414 - La veste de la douleur
N. Lygeros
Traduit du Grec par l'auteur
Flashback. Extreme close up.
Andréas
Et bien Christo, tu n’étouffes pas avec cette veste ? Un temps. Défais-la un peu…
Christos
Je ne peux pas !
Il la tient serrée contre son côté gauche.
Andréas
Mais pourquoi ? Cela ne va rien changer.
Christos
C’est impossible…
Andréas
C’est impossible ou tu ne peux pas ?
Christos
En moi, le monde pleut…
Andréas, en souriant.
Bon d’accord ne le prends pas ainsi… Silence. Tu sais, même comme nous sommes seuls, j’ai souvent l’impression que mes paroles te blessent.
Christos
Ce sont mes blessures qui te blessent, mon ami… Silence.
Andréas
Tu as raison… Un temps. Quand je te regarde je me demande toujours combien de douleurs la vie peut-elle supporter.
Christos
La vie est une grande blessure. Un temps. Nous nommons vie, sa résistance… Silence.
Nous les voyons en train de marcher sur le port. De dos, Voix Off.
Andréas le prend par l’épaule.
Andréas
Dis-moi… Et le rire qu’en fais-tu ? Un temps. N’est-il pas essentiel ?
Christos
Essentiel pour qui ? As-tu déjà vu la mer rire ?
Andréas
Je te parle des hommes !
Christos
Mais moi aussi ! Silence. Tu te rappelles le livre de Victor Hugo ?
Andréas
Oui, bien sûr… Que veux-tu dire ?
Christos
C’est cela le rire pour moi : un visage déchiré… une blessure visible.
Andréas
C’est-à-dire que chaque fois que tu ris tu saignes ? Point de vue.
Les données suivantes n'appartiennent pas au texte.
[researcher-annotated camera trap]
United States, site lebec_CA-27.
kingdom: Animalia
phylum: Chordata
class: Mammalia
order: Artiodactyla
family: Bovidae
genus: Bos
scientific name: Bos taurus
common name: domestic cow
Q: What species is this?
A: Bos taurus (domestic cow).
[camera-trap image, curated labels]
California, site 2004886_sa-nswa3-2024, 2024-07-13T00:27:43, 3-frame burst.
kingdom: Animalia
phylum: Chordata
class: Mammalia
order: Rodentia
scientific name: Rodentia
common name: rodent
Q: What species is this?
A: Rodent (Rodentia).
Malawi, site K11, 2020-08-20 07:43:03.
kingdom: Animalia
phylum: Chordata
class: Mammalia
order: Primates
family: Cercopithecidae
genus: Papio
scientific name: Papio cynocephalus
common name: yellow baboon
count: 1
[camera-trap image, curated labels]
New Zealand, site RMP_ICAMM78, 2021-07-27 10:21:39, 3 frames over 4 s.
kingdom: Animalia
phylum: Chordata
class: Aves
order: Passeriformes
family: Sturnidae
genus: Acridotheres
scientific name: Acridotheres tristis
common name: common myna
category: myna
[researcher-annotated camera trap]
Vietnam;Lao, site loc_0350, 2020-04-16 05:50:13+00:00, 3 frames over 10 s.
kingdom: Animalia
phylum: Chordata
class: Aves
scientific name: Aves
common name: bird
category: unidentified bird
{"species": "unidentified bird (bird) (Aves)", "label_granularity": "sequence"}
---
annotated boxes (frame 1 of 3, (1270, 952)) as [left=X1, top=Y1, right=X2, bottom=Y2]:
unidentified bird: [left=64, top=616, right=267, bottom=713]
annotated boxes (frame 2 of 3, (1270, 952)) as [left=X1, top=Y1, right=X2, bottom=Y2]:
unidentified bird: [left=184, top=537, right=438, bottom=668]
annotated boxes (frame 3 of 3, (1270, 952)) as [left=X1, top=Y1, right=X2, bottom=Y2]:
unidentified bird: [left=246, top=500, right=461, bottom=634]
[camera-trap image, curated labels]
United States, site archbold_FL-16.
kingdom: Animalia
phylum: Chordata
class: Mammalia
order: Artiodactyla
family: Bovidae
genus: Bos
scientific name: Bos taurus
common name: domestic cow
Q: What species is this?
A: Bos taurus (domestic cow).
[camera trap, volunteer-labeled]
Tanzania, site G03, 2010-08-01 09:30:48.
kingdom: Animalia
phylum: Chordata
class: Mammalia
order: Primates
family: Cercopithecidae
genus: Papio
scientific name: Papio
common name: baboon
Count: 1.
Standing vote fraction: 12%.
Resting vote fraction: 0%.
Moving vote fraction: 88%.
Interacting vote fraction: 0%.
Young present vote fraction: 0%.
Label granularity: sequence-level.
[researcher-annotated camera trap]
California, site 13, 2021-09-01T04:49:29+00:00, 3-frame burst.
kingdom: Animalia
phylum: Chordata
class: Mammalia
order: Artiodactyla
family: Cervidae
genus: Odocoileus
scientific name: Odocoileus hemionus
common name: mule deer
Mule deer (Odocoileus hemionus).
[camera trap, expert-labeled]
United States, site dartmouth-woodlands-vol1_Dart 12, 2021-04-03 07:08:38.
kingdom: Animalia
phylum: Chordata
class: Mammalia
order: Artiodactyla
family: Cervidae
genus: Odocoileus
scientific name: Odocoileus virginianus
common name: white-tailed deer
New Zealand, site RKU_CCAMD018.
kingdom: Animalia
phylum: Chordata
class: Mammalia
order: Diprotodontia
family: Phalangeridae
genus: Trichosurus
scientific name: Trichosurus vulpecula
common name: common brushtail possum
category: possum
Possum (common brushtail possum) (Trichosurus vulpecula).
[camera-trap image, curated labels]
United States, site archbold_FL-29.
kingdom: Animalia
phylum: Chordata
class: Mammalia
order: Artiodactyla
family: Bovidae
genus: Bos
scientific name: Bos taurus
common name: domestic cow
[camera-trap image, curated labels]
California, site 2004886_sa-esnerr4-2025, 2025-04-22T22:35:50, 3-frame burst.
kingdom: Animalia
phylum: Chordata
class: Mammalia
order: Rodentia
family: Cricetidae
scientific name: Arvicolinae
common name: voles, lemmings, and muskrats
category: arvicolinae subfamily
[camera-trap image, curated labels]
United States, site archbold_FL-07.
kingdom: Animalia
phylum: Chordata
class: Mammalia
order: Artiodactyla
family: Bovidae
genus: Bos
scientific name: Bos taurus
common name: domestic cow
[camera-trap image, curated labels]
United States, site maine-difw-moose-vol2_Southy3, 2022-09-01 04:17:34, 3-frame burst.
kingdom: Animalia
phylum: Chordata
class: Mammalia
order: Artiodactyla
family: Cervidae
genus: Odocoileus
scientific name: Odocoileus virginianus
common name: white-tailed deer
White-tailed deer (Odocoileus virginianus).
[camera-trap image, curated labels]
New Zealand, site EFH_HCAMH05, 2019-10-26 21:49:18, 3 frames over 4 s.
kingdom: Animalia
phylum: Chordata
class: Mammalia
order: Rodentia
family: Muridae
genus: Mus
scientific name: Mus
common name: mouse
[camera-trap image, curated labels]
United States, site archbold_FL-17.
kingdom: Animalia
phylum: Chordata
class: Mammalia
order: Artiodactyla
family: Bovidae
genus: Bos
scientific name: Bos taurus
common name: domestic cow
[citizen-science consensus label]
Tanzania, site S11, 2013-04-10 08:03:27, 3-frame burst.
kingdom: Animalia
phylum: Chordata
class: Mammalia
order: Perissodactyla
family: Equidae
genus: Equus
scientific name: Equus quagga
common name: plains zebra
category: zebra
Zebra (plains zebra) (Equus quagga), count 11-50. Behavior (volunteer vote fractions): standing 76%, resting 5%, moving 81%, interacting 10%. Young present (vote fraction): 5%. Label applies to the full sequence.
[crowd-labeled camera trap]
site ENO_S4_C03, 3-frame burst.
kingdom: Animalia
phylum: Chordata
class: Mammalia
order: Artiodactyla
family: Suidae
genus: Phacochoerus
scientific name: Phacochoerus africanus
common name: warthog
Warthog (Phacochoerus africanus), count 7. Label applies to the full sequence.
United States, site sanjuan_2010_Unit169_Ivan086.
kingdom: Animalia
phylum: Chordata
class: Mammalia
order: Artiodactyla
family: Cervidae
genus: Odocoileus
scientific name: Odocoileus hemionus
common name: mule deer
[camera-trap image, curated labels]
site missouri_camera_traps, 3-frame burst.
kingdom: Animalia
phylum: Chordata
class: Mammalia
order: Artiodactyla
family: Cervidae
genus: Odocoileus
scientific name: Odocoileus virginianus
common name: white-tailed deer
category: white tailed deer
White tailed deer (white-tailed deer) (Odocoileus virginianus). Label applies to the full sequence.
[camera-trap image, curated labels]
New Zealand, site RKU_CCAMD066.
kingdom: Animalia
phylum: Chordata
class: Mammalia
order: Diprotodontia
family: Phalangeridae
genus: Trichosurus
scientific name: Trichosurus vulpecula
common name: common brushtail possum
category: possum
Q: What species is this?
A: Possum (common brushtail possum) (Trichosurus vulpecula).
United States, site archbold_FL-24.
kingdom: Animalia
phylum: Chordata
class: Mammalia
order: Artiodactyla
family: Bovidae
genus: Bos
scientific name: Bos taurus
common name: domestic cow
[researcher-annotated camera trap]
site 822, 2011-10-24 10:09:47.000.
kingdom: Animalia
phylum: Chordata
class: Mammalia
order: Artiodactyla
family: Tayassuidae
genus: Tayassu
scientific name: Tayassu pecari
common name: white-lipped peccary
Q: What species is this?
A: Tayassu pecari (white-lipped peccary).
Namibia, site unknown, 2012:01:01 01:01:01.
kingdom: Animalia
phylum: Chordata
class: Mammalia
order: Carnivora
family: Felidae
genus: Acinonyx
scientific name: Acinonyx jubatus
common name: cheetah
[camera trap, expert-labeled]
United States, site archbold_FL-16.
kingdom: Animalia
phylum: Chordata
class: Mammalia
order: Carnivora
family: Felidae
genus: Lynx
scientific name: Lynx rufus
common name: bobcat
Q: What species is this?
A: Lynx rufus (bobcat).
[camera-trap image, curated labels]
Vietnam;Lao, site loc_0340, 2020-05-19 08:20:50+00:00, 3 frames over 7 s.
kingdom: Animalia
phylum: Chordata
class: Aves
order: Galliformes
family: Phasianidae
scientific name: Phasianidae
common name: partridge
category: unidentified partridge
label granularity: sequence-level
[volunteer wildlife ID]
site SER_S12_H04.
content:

Christos, changeant de ton.
Veux-tu que nous allions à la tour ?
Fin flashback.
Andréas et Eva sont dans leur appartement. Full Shot.
Eva
Regarde ce que j’ai trouvé !
Elle lui montre une veste.
Andréas, en regardant la veste.
Alors ?
Eva
Mais tu ne la reconnais pas ?
Andréas la prend dans ses mains.
Andréas
La veste de Christos ! Un temps. Que fait-elle ici ?
Eva
C’est justement cela que je voulais te demander. Un temps. Peut-être qu’il l’a oubliée, que tu l’as mise avec les tiennes.
Andréas
Je n’en ai pas la moindre idée… Maintenant que tu le dis je l’avais remarquée dans le placard… Un temps. Mais elle n’allait avec aucun des habits que j’avais…
Eva
Pourtant tu n’as pas vu le plus important…
Andréas
Quoi donc ?
Eva
Ouvre-la et tu verras…
Elle lui donne la veste de Christos. Andréas l’ouvre en faisant attention… Medium Shot.
Andréas
Qu’est-ce que c’est que cela sur le côté gauche ? Un temps. Du sang ?
Eva
Oui, elle est maculée de sang…
Andréas
Mais alors ce jour-là… Il était blessé… Et moi je lui parlais du rire… Quel imbécile je suis !
Eva
Je ne comprends pas ce que tu dis ! De quoi parles-tu ?
Andréas
Comme toujours j’entendais la musique sans comprendre les paroles…
Eva
Que s’est-il passé, mon amour ?
Flashback.
Andréas et Christos sont assis sur un banc. Close up.
Andréas
Tu es fatigué, Christo ?
Christos, en souriant.
Tu plaisantes ? Un temps. Je voulais simplement que nous admirions la vue.
Andréas, surpris.
Mais puisque tu la vois tous les jours !
Christos
Ce que nous regardons chaque jour, peu à peu nous ne le voyons plus…
Andréas
Ce port je le connais depuis que je suis enfant…
Christos
Lui aussi il te connaît depuis ton enfance… Un temps. Toi, tu aschangé.
Andréas
Nous changeons tous !
Christos
Presque tous… Il montre la tour. Celle-ci n’a pas changé… Comme le temps…
Andréas
Le temps ?
Christos
Si le temps demeure le même c’est parce que chaque jour il change.
Il se baisse brusquement.
Medium Close Shot.
Andréas
Qu’as-tu, Christo ?
Christos
Rien, rien… Il se lève précipitamment. Je suis en retard… Lucia doit m’attendre… Nous en reparlerons ce soir…
Andréas
Bien…
Christos, en se retournant.
Aime-t-elle les pâquerettes ?
Andréas
Je ne sais pas…
Christos
Bien je trouverai quelque chose d’autre…
Fin flashback.
INSERT : Sur le même banc, Andréas contemple la vue.